En un ambiente de recogimiento y devoción, miles de fieles participaron en el tradicional Viacrucis por las calles del Centro Histórico, una de las celebraciones más emblemáticas de la Semana Santa en el municipio.
La representación tiene sus orígenes en la época virreinal, cuando comenzó a realizarse desde la parroquia de San Juan Bautista, uno de los templos más antiguos del centro del país, con registros históricos desde 1570.
El recorrido parte del templo parroquial y se desarrolla por la calle Guerrero, antiguamente conocida como “Calle de la Estación”, en alusión a las estaciones que conforman este acto religioso.
El punto culminante es el Templo de la Santa Veracruz, también llamado del Calvario, donde se congregan los asistentes para presenciar la representación final del Viacrucis.

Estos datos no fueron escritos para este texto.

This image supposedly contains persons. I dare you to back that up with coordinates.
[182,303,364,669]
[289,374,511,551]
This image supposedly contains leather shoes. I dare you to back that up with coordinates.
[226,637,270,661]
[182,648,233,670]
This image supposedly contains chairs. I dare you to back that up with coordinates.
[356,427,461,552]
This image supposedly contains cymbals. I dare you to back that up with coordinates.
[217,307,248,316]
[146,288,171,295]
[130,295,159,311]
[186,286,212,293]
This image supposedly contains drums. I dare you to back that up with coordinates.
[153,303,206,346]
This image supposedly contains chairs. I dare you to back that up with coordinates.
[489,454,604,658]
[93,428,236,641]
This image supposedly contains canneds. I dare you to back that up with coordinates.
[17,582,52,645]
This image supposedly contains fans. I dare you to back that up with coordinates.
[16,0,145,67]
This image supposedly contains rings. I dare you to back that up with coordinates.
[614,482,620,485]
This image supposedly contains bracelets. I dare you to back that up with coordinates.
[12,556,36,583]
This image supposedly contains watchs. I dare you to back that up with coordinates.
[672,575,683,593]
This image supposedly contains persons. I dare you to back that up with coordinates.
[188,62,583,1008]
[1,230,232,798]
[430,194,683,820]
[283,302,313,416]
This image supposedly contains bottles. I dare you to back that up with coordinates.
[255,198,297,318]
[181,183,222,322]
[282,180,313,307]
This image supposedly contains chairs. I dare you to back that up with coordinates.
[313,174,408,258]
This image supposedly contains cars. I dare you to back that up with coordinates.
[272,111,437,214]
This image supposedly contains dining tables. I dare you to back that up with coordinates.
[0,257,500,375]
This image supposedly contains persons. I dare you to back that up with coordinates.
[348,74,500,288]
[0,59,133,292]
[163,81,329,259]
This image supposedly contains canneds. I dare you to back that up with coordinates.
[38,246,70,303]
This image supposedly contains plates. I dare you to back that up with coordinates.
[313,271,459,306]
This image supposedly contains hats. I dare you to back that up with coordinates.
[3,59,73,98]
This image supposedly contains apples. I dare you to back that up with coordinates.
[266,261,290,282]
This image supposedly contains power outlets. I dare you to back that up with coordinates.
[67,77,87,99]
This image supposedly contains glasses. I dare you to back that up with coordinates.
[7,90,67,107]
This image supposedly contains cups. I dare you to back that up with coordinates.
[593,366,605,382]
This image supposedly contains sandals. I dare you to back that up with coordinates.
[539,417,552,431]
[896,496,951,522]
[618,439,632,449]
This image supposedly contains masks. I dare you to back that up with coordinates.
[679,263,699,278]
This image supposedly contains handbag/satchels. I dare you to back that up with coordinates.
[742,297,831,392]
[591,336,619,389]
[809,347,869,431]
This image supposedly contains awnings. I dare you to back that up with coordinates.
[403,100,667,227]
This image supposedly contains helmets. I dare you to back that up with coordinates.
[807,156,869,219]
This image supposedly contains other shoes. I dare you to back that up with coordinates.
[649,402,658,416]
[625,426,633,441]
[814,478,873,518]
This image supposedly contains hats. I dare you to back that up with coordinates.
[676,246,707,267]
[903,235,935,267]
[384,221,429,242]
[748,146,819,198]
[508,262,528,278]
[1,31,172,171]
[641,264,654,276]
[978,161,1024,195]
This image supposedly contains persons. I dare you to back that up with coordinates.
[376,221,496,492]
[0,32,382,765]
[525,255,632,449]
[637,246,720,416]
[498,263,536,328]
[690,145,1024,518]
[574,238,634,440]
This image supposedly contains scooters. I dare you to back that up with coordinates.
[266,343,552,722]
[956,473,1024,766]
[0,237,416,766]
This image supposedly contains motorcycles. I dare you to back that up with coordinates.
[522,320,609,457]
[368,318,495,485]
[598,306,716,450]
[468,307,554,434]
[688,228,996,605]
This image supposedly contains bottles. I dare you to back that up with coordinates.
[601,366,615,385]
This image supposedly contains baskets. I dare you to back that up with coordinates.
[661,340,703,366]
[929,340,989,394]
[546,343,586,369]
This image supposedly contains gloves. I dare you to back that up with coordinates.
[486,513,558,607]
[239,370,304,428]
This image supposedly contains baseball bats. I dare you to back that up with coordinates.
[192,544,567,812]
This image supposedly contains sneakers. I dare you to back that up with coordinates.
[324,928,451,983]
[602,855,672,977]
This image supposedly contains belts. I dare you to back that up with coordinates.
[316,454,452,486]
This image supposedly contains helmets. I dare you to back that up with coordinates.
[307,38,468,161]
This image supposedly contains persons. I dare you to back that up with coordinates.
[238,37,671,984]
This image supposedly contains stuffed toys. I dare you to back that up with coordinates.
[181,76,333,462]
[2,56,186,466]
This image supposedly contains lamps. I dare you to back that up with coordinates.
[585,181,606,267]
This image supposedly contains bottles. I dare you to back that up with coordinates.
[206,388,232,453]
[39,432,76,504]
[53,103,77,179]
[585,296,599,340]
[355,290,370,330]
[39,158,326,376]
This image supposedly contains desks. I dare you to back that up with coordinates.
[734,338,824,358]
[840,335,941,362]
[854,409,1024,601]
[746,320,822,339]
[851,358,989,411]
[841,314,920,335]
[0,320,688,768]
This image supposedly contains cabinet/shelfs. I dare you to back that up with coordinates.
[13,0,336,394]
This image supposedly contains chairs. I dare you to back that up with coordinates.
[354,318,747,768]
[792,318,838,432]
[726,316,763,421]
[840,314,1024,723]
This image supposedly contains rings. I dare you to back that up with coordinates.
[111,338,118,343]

Durante la jornada destacan diversas imágenes religiosas de gran valor histórico, como la del Señor de las Tres Caídas, considerada la más antigua, así como otras figuras de los siglos XVIII y XIX, utilizadas desde la época colonial como parte de la evangelización.
Al caer la tarde, a las 19:00 horas, se realiza la tradicional Procesión del Silencio, en la que las imágenes son trasladadas nuevamente a la parroquia de San Juan Bautista a través de las calles del Centro Histórico, marcando el cierre de esta significativa expresión de fe.